[Document passage]
-*-
El is the singular, but Elohe is the construct state of Elohim, which is a plural form. So, literally it reads, “God, the Gods of Israel.” The fact that the singular is followed by the plural and that both words refer to the one true God emphasizes unity.
A second example where both the singular and the plural are used together is Joshua 22:22: The Mighty One, God, Jehovah, the Mighty One, God, Jehovah, he knows; and Israel he shall know: if it be in rebellion, or if in trespass against Jehovah (save you us not this day).
The Hebrew word translated as The Mighty One is the word El, which is the singular word for God. The word translated God is Elohim and it is a plural noun, which means “God” or “gods.” The word translated Jehovah is God’s personal name: El, Elohim, Jehovah. Jehovah is God’s personal name; Elohim emphasizes His plurality; but the singular El emphasizes His unity. So, unity can be seen in the use of El Elohim, the singular and plural used together of one and the same God.
4. The Use of the Compound One
The fourth line of evidence for unity of the Godhead in the Old Testament is in Deuteronomy 6:4; a very famous verse for Jewish people. Deuteronomy 6:4 is called the sh’ma, and it is considered the essence of all forms of Judaism. That verse reads: Hear, O Israel: Jehovah our God is one Jehovah.
-*-
[Record extracts]
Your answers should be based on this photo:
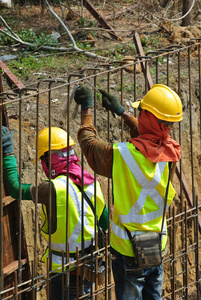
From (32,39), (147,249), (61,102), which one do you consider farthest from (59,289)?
(32,39)

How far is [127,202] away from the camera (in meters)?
4.11

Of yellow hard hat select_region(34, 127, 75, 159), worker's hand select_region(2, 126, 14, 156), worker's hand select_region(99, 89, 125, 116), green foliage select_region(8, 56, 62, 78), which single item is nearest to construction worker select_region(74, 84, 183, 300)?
worker's hand select_region(99, 89, 125, 116)

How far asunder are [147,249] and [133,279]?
29 cm

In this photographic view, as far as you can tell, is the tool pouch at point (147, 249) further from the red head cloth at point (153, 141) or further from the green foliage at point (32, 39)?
the green foliage at point (32, 39)

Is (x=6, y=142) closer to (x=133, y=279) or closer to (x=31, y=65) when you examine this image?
(x=133, y=279)

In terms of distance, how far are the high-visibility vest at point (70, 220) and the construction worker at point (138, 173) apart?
413 millimetres

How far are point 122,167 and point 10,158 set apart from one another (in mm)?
901

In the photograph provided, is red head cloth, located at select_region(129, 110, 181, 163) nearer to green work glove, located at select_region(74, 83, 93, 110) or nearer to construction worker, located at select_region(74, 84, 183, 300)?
construction worker, located at select_region(74, 84, 183, 300)

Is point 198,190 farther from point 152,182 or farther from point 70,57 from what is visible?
Answer: point 152,182

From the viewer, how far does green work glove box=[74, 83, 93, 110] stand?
4.20 metres

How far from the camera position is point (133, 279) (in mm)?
4203

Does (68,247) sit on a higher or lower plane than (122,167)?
lower

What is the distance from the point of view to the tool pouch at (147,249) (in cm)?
410

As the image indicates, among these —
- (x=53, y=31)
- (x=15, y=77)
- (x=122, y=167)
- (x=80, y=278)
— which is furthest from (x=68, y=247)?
(x=53, y=31)
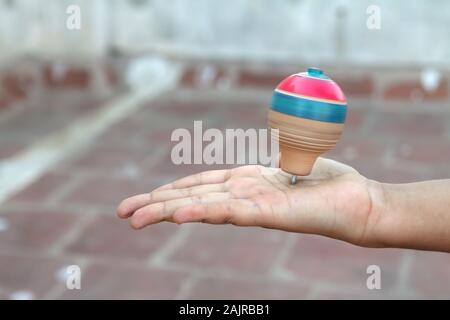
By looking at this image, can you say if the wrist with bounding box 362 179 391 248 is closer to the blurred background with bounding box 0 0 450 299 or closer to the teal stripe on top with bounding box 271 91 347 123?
the teal stripe on top with bounding box 271 91 347 123

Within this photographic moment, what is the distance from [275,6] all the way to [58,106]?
1.64 m

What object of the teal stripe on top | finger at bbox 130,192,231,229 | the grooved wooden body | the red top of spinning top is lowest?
finger at bbox 130,192,231,229

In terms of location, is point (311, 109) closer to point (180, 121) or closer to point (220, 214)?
point (220, 214)

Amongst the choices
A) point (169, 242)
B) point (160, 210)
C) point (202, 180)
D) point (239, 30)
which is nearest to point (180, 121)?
point (239, 30)

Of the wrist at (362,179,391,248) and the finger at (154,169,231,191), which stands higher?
the finger at (154,169,231,191)

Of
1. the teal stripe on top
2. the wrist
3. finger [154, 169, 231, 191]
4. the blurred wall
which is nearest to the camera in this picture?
the teal stripe on top

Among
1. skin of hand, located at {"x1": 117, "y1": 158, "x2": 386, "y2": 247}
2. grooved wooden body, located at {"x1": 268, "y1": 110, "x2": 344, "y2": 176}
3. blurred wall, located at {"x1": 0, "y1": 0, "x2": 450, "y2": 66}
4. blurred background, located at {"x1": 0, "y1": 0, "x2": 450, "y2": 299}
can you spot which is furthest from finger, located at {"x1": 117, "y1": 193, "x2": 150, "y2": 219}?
blurred wall, located at {"x1": 0, "y1": 0, "x2": 450, "y2": 66}

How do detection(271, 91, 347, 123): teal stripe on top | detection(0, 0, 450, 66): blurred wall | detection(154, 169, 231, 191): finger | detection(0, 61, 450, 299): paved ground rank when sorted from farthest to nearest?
Answer: detection(0, 0, 450, 66): blurred wall → detection(0, 61, 450, 299): paved ground → detection(154, 169, 231, 191): finger → detection(271, 91, 347, 123): teal stripe on top

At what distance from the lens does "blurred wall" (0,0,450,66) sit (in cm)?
493

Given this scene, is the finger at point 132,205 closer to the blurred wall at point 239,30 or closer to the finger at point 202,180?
the finger at point 202,180

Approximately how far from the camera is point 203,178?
1.65 meters

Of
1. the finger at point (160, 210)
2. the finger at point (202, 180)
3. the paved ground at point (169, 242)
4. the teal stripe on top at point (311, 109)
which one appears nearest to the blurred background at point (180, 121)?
the paved ground at point (169, 242)

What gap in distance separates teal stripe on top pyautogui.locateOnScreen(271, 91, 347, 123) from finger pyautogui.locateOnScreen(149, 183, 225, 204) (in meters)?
0.25

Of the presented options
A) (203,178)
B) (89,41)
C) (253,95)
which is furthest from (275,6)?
(203,178)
-*-
[Exercise tasks]
#1 In the passage on the Hebrew names for God, why does pairing El with Elohim emphasize God's unity? Answer in one to three sentences.
#2 Continue the passage on the Hebrew names for God from its final sentence.

[Answer list]
#1 El is the singular word for God, and Elohim (construct form Elohe) is a plural form. The singular is followed by the plural, and both words refer to the one true God. Using the two together of one and the same God therefore emphasizes unity.

#2
This verse, more than any other, emphasizes the concept of a unity. In the field of Jewish evangelism, Deuteronomy 6:4 is often used by Jewish people to teach against the plurality of the Godhead. But, if this verse is studied very carefully, it is evident that it is not teaching an absolute unity, but a compound unity. Rather than arguing against a plurality of the Godhead, Deuteronomy 6:4 actually supports the concept of plurality in the Godhead. To begin with, it should be pointed out that where it reads Jehovah our God the Hebrew word for God is plural, and literally reads, “our Gods.” But, the key word to focus attention on is the word one.
The Hebrew word for one is echad. By comparing the usage of echad elsewhere in the Old Testament, it is clear that this word refers to a compound one, not an absolute one. For example, Genesis 1:5 states: And God called the light Day, and the darkness he called Night. And there was evening and there was morning, one day.
The combination of evening and morning comprised the unity of echad, or one day.
Another key passage is Genesis 2:24: Therefore shall a man leave his father and his mother, and shall cleave unto his wife: and they shall be one flesh. A man and a woman who come together in marriage are said to become one, echad, flesh. There are two personalities, a man and a woman, coming together in marriage, and the two become one. Obviously, they do not become an absolute one, for they retain their separate personalities; however, there is definitely a unity there.
Another example is Ezra 3:1, where the whole assembly of Israel was as one, echad. Although it was comprised of numerous individuals, they were all looked upon as one; obviously a united one.
Another example is Ezekiel 37:17, where Ezekiel is told to put two sticks together, and they are combined to become one, echad, stick. These examples of the usage of the word echad in the Hebrew text, which is the very same word used in Deuteronomy 6:4, show that it speaks of a compound unity, not an absolute unity.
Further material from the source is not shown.